━━ Collected material ━━

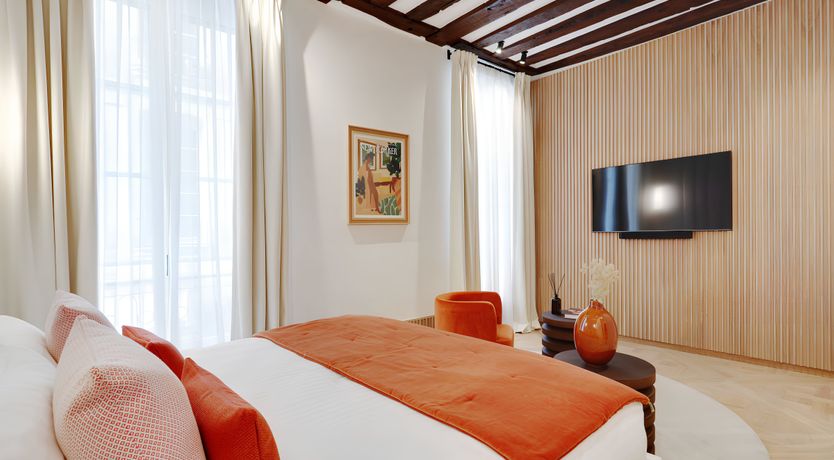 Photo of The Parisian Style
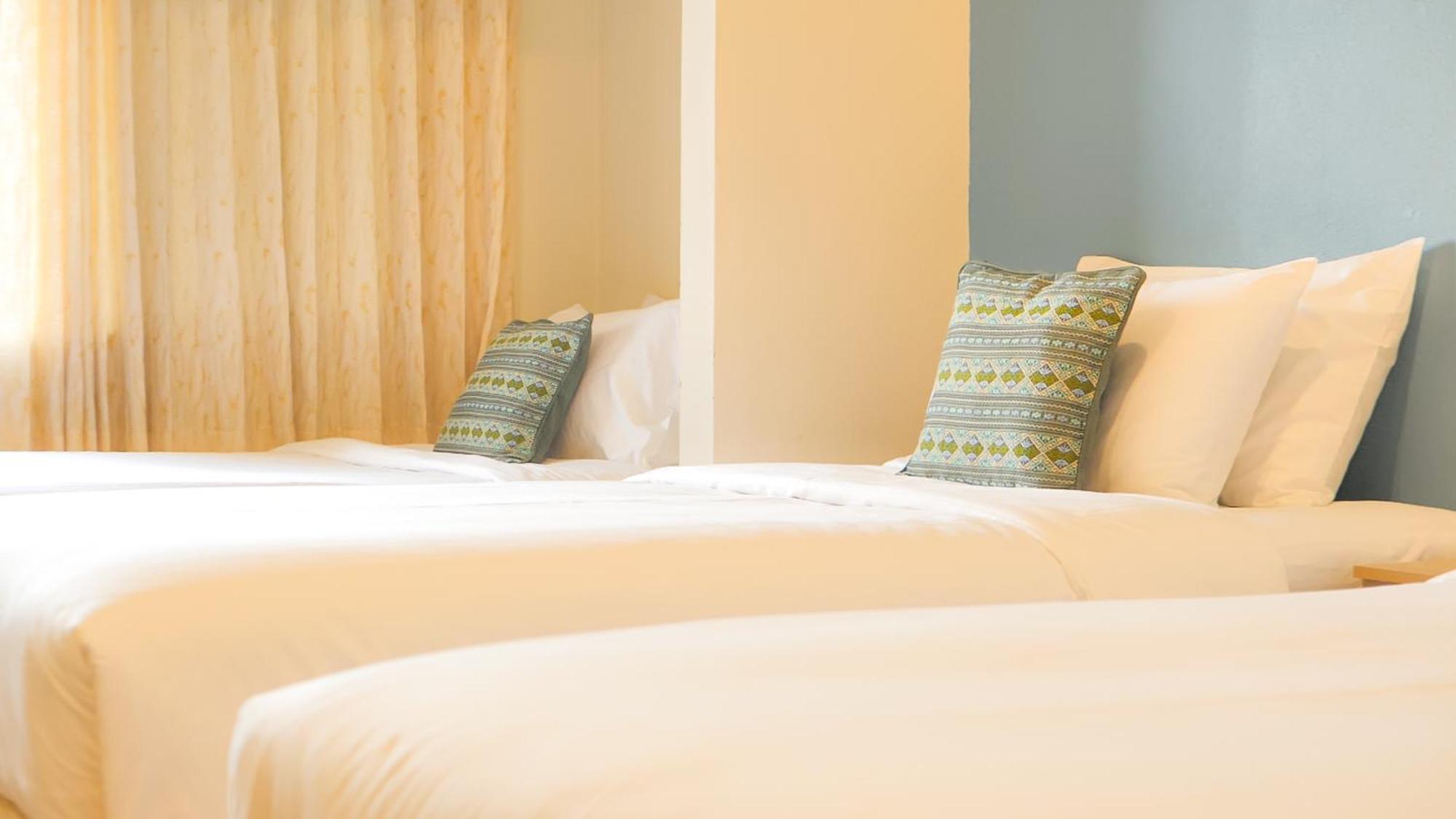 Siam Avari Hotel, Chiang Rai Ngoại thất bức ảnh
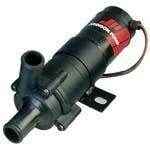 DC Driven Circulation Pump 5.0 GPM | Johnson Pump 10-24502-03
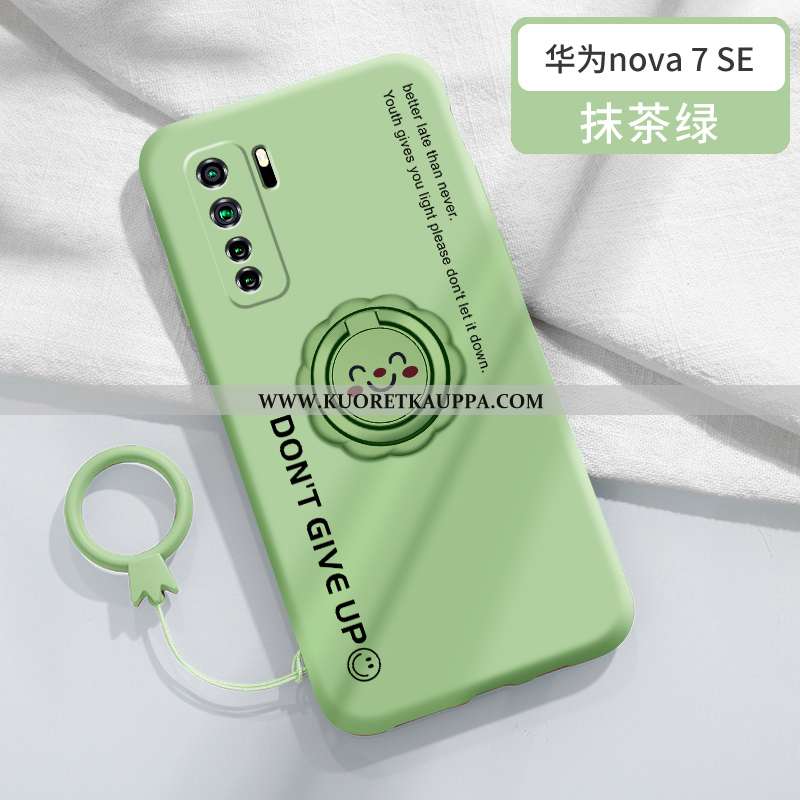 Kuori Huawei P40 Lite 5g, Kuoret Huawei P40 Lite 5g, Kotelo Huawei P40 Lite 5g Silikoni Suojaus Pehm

━━━

## Task goal
Your answer should be the lines above from the one that contains "DC Driven Circulation" through the last, set down exactly, with the pictures removed.

## Response for this exercise
 DC Driven Circulation Pump 5.0 GPM | Johnson Pump 10-24502-03
 Kuori Huawei P40 Lite 5g, Kuoret Huawei P40 Lite 5g, Kotelo Huawei P40 Lite 5g Silikoni Suojaus Pehm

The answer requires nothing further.